DuckDB queries that need to filter across all time without streaming the entire incremental history should use the snapshot directory. Queries that only need recent data (e.g., the last 30 days) should use the incremental files directly, since reading 30 per-day files is faster than reading and then filtering a multi-year full snapshot.

The full snapshot run is significantly longer than the nightly incremental — typically 45–90 minutes for the full extraction and conversion, plus another 20–30 minutes for upload. It is scheduled to start at 01:00 UTC on the first of each month, after the nightly incremental completes.

Error handling and retry

The export job has separate retry policies for the two external dependencies: TimescaleDB availability and HuggingFace Hub reachability.

TimescaleDB unavailable: If the initial connection or the export query fails, the job retries 3 times with 5-minute backoff between attempts (i.e., at T+5m, T+10m, T+15m from the first failure). TimescaleDB outages on this host are rare and short — the retry window covers the typical restart cycle. If all three retries fail, the job records FAILED in export_log and exits. No HuggingFace push is attempted.

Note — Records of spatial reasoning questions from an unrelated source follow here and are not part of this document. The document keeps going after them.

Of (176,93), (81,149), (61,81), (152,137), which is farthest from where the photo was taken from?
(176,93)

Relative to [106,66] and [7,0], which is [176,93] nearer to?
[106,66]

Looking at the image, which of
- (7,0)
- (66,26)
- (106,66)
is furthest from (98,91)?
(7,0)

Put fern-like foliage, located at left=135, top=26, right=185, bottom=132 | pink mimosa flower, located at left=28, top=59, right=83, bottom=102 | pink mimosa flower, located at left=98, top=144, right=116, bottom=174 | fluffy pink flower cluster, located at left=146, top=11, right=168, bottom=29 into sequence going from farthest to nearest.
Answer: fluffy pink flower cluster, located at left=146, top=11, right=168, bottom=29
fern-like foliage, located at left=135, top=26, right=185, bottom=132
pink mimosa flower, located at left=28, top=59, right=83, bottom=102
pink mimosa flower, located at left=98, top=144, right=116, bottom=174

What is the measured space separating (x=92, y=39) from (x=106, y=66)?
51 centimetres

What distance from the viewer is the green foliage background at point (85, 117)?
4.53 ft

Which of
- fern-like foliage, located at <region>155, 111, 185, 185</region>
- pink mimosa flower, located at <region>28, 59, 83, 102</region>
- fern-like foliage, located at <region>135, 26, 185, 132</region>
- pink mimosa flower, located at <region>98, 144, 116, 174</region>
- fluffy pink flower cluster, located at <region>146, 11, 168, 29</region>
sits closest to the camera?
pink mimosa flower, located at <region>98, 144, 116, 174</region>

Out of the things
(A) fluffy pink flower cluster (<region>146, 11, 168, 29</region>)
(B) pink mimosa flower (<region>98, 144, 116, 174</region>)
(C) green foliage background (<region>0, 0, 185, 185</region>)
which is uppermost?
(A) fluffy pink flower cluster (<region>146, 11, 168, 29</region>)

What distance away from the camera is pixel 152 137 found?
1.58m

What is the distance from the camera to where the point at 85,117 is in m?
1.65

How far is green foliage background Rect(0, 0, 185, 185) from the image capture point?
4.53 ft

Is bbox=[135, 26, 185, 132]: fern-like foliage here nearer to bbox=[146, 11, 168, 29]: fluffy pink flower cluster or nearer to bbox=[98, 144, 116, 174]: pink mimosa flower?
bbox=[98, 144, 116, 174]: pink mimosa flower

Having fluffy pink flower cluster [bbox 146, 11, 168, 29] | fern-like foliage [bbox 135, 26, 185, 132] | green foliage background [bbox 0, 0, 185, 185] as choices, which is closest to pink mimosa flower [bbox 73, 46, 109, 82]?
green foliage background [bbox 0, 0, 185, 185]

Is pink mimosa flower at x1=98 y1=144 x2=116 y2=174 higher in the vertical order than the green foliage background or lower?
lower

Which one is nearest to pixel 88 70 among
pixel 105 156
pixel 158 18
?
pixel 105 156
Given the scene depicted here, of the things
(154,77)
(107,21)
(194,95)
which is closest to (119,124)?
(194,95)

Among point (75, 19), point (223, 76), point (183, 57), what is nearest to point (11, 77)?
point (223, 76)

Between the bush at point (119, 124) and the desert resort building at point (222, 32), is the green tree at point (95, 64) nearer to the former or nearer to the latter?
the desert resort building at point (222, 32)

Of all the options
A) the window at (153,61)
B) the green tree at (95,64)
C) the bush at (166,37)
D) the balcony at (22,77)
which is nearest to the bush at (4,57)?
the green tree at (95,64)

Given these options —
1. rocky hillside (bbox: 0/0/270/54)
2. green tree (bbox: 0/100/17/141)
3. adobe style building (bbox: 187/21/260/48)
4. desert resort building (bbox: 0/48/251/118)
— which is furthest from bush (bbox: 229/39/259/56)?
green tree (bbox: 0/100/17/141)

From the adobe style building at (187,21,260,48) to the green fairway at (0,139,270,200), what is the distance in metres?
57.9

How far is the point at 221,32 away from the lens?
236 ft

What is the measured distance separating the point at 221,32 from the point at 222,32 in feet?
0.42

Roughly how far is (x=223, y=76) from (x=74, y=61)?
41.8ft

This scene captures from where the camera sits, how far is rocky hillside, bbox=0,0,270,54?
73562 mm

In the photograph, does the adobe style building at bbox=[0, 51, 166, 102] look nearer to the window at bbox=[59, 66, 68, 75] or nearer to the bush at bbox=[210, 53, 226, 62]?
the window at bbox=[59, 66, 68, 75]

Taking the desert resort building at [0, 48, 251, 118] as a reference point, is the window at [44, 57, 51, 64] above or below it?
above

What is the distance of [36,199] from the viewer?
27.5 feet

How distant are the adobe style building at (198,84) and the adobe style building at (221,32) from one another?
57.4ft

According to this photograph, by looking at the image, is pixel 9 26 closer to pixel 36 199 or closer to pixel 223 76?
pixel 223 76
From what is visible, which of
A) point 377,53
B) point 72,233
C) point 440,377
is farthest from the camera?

HuggingFace push failure: If the create_commit call fails (typically a network timeout during the LFS upload phase), the job retries once after a 10-minute wait. HuggingFace LFS uploads are idempotent — re-uploading a file with the same content hash is a no-op on the server side — so retrying is safe. If the single retry also fails, the job records FAILED and a Slack alert fires via the nightly monitoring webhook.

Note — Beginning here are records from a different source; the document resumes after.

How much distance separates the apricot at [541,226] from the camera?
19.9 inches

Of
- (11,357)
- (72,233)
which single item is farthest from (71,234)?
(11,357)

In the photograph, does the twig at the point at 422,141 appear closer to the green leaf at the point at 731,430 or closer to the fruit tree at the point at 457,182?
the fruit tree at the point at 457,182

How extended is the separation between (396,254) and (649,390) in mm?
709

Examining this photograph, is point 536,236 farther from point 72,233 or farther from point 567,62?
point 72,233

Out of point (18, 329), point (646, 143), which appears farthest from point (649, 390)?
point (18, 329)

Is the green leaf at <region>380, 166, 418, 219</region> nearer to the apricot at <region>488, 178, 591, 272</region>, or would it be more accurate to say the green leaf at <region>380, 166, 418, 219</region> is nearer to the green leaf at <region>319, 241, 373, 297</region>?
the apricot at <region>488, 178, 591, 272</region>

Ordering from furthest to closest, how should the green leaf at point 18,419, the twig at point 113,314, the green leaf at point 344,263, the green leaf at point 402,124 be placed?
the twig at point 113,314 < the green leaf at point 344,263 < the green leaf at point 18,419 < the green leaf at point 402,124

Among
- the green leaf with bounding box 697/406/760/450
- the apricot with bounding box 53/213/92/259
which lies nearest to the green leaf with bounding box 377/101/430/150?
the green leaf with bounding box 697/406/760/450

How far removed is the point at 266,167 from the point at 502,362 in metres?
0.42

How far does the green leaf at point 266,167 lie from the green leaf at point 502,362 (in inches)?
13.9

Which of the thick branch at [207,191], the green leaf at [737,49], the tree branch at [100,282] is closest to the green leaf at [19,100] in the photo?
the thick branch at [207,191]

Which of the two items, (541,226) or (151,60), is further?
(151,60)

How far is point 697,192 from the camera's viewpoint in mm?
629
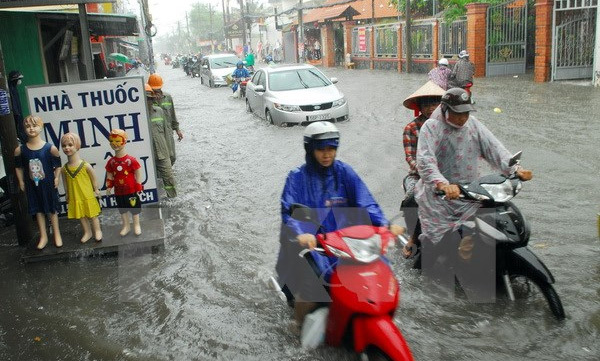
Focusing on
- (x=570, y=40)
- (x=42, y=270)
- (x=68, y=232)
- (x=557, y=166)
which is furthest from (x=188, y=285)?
(x=570, y=40)

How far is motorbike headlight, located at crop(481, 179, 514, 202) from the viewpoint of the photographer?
4.05 m

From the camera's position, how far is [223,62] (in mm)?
30219

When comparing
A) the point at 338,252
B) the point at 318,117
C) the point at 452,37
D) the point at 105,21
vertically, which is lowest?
the point at 318,117

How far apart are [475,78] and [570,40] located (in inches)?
163

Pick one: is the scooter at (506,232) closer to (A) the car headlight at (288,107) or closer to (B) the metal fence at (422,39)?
(A) the car headlight at (288,107)

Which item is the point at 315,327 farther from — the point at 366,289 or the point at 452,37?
the point at 452,37

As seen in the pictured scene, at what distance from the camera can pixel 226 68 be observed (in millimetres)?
29500

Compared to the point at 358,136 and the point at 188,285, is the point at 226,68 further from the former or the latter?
the point at 188,285

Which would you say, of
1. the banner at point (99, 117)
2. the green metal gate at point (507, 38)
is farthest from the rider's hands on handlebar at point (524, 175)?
the green metal gate at point (507, 38)

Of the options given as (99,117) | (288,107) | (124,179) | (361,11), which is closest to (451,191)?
(124,179)

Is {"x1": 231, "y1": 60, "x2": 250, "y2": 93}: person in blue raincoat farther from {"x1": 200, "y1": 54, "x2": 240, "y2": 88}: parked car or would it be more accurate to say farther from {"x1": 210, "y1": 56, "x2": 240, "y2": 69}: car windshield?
{"x1": 210, "y1": 56, "x2": 240, "y2": 69}: car windshield

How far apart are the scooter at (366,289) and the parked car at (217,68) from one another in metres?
26.2

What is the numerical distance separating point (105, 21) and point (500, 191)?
10699 mm

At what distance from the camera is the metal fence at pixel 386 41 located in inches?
1198
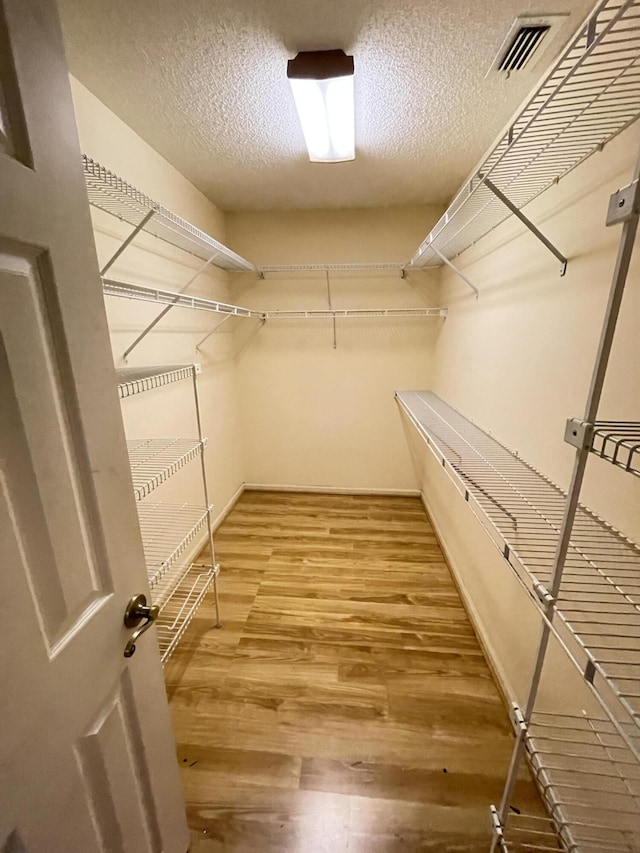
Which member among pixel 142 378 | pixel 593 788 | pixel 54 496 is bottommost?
pixel 593 788

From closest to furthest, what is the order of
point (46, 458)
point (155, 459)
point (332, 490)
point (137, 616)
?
1. point (46, 458)
2. point (137, 616)
3. point (155, 459)
4. point (332, 490)

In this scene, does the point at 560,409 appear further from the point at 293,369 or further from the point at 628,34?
the point at 293,369

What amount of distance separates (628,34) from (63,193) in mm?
1243

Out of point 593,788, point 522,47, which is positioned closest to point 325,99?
point 522,47

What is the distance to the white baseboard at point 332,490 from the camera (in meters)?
3.12

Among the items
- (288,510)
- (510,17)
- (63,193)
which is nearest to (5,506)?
(63,193)

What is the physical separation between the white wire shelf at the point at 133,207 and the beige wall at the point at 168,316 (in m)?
0.05

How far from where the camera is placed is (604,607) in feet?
2.77

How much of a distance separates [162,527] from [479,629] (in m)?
1.72

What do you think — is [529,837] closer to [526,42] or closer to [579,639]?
[579,639]

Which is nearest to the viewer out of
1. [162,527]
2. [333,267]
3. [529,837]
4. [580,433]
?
[580,433]

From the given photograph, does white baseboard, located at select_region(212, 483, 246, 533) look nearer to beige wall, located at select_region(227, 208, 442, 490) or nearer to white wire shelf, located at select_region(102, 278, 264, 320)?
beige wall, located at select_region(227, 208, 442, 490)

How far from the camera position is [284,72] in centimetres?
121

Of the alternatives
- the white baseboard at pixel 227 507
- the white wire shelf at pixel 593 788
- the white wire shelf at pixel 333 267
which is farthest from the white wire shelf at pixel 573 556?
the white baseboard at pixel 227 507
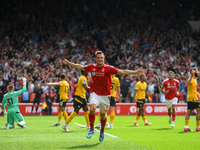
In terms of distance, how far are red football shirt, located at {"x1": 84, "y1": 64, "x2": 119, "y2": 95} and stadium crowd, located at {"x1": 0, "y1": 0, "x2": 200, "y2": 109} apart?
15724mm

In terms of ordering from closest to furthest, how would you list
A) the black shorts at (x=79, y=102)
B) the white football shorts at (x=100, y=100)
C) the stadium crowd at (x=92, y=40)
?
the white football shorts at (x=100, y=100) < the black shorts at (x=79, y=102) < the stadium crowd at (x=92, y=40)

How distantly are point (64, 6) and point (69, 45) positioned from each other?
632 cm

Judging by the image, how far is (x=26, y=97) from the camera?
25.6 m

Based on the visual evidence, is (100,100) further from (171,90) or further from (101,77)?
(171,90)

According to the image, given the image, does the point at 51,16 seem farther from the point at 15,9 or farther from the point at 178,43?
the point at 178,43

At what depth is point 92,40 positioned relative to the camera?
109 ft

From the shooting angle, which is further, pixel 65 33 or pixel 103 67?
pixel 65 33

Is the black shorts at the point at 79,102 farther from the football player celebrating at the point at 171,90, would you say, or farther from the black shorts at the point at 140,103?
the football player celebrating at the point at 171,90

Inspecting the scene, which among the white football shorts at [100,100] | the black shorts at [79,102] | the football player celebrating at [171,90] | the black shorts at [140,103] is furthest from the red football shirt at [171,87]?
the white football shorts at [100,100]

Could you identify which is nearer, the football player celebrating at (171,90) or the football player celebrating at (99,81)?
the football player celebrating at (99,81)

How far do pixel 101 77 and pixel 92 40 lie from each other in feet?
78.2

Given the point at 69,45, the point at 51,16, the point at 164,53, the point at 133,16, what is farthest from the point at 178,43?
the point at 51,16

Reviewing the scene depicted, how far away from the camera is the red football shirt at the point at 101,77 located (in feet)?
31.7

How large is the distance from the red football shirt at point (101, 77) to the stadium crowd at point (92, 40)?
15.7m
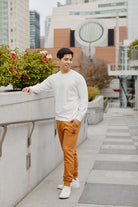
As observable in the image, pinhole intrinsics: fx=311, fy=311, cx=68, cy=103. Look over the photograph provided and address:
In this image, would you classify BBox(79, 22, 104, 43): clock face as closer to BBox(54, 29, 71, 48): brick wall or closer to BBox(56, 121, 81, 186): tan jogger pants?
BBox(54, 29, 71, 48): brick wall

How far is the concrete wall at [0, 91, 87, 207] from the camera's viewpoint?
11.6ft

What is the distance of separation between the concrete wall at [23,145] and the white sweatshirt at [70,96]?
0.46 m

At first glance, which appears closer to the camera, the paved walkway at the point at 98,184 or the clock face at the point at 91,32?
the paved walkway at the point at 98,184

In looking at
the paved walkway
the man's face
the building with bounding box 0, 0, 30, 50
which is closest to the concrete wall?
the paved walkway

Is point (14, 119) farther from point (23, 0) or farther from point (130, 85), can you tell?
point (23, 0)

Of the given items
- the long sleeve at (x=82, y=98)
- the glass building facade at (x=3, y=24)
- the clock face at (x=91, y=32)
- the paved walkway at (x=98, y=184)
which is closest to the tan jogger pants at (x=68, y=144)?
the long sleeve at (x=82, y=98)

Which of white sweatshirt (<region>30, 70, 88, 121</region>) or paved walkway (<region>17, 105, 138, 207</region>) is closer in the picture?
paved walkway (<region>17, 105, 138, 207</region>)

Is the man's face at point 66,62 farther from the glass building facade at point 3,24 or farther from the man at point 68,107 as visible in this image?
the glass building facade at point 3,24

Backfill on recovery: Missed exports are backfilled automatically. When the job starts each night, it queries the export_log table for any dates in the past 7 days with status FAILED or MISSING. It processes these backfill dates first — oldest to newest — before running the current night's incremental export. This means that after a multi-day outage, the dataset catches up automatically once the job can run successfully, without any manual intervention. The HuggingFace commit for each backfill date includes the original export date in the commit message, preserving the audit trail.

Export log table

The export_log table in PostgreSQL (on the same host as TimescaleDB) is the operational record of every export attempt:

CREATE TABLE export_log (
    export_date      DATE        NOT NULL,
    run_started_at   TIMESTAMPTZ NOT NULL,
    run_finished_at  TIMESTAMPTZ,
    status           TEXT        NOT NULL CHECK (status IN ('RUNNING', 'SUCCEEDED', 'FAILED')),
    rows_exported    BIGINT,
    files_pushed     INTEGER,
    bytes_uploaded   BIGINT,
    hf_commit_sha    TEXT,
    error_message    TEXT,
    PRIMARY KEY (export_date)
);

The hf_commit_sha column records the HuggingFace commit SHA for successful pushes, providing a direct link between the export log record and the dataset revision history. This is the recommended way to trace which version of the dataset corresponds to a particular export date when reproducing an analysis.

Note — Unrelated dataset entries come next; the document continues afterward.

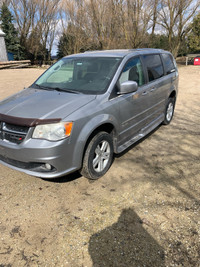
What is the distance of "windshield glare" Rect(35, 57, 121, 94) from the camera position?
11.1 ft

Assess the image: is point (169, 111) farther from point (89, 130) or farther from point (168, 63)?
point (89, 130)

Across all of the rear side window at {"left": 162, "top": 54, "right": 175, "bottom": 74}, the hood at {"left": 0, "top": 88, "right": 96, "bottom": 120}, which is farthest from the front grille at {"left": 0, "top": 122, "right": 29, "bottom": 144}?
the rear side window at {"left": 162, "top": 54, "right": 175, "bottom": 74}

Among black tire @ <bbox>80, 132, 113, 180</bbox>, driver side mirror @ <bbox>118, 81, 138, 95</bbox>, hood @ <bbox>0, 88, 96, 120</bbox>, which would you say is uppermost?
driver side mirror @ <bbox>118, 81, 138, 95</bbox>

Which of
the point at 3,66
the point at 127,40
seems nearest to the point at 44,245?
the point at 3,66

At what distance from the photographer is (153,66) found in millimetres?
4496

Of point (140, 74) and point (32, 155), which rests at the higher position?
point (140, 74)

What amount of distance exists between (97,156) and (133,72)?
165 centimetres

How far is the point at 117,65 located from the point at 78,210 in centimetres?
225

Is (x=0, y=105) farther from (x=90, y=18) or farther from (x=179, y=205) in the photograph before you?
(x=90, y=18)

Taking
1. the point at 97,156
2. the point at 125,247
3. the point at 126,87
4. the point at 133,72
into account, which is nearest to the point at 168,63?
the point at 133,72

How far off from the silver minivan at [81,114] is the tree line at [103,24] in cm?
2164

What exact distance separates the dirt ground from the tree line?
2325 cm

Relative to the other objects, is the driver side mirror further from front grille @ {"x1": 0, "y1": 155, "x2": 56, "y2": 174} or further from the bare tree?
the bare tree

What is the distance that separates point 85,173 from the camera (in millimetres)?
3096
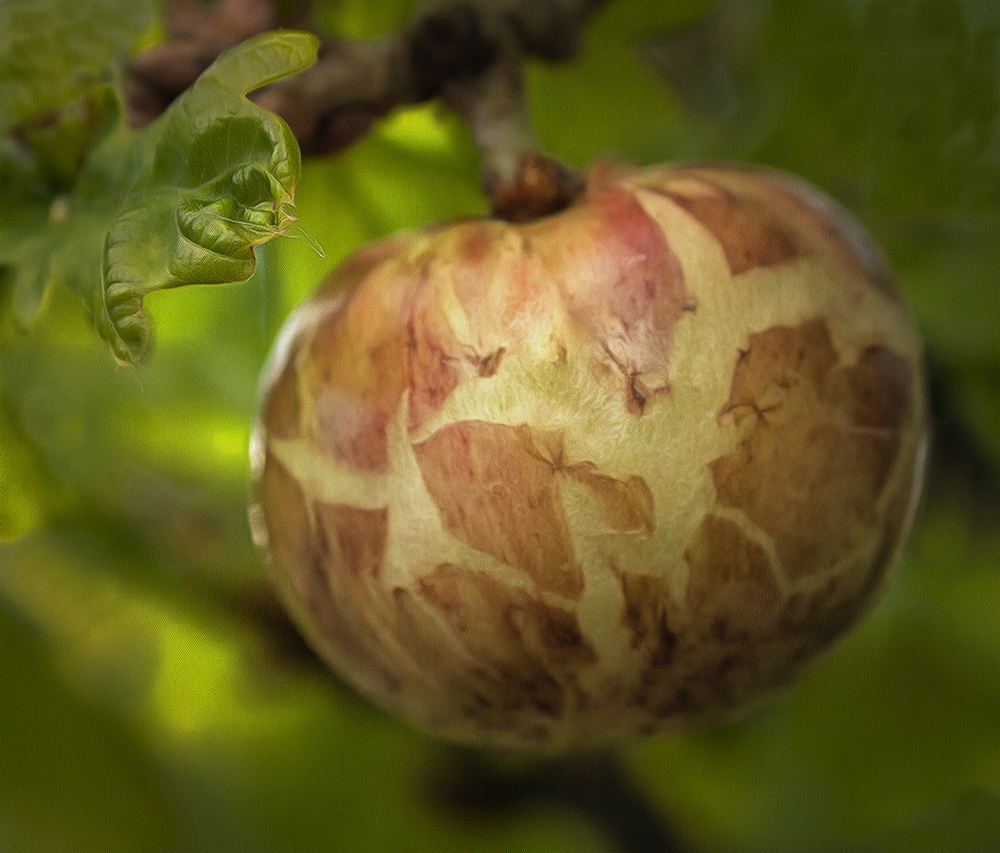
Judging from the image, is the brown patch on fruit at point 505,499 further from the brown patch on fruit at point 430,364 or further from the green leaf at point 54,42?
the green leaf at point 54,42

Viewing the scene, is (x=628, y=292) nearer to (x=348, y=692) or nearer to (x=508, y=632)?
(x=508, y=632)

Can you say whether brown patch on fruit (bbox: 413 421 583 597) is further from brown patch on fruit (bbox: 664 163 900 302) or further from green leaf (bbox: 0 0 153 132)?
green leaf (bbox: 0 0 153 132)

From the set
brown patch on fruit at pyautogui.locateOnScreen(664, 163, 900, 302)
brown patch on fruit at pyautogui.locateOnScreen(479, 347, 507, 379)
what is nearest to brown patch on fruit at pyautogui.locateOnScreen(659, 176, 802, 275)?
brown patch on fruit at pyautogui.locateOnScreen(664, 163, 900, 302)

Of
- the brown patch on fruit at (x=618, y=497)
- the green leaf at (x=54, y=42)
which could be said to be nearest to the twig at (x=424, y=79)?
the green leaf at (x=54, y=42)

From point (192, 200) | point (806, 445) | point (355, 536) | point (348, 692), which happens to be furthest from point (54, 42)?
point (348, 692)

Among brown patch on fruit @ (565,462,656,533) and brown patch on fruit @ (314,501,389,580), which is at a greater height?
brown patch on fruit @ (565,462,656,533)
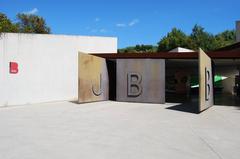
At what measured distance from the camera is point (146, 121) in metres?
11.0

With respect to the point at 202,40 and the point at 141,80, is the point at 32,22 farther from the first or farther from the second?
the point at 202,40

The rows_exported count is compared against the row count in the Parquet metadata during post-push verification. A monitoring dashboard queries this table to produce the daily export health chart and to alert when rows_exporteddeviates more than 20% from the 7-day trailing average — which can signal a probe network issue rather than an export failure.

What this pipeline does not do

A few things are explicitly out of scope for the export job, handled elsewhere:

• Schema evolution: Adding a new column to the Parquet schema requires a separate migration process that backfills existing Parquet files. The export job does not modify historical files — it only writes the current night's incremental. Schema migrations are tracked in the dataset schema reference.
• Reclassification: If the anomaly classifier is retrained and historical measurements are reclassified, a separate backfill job re-exports affected dates. This is not the nightly export job; it runs on demand and produces a distinct commit with a message noting the reclassification reason.
• OONI historical corpus: The emperor-mew/ooni-censorship-historical dataset is not updated by this pipeline. It was built separately from the OONI S3 archive and receives only occasional patch commits for fingerprint corrections.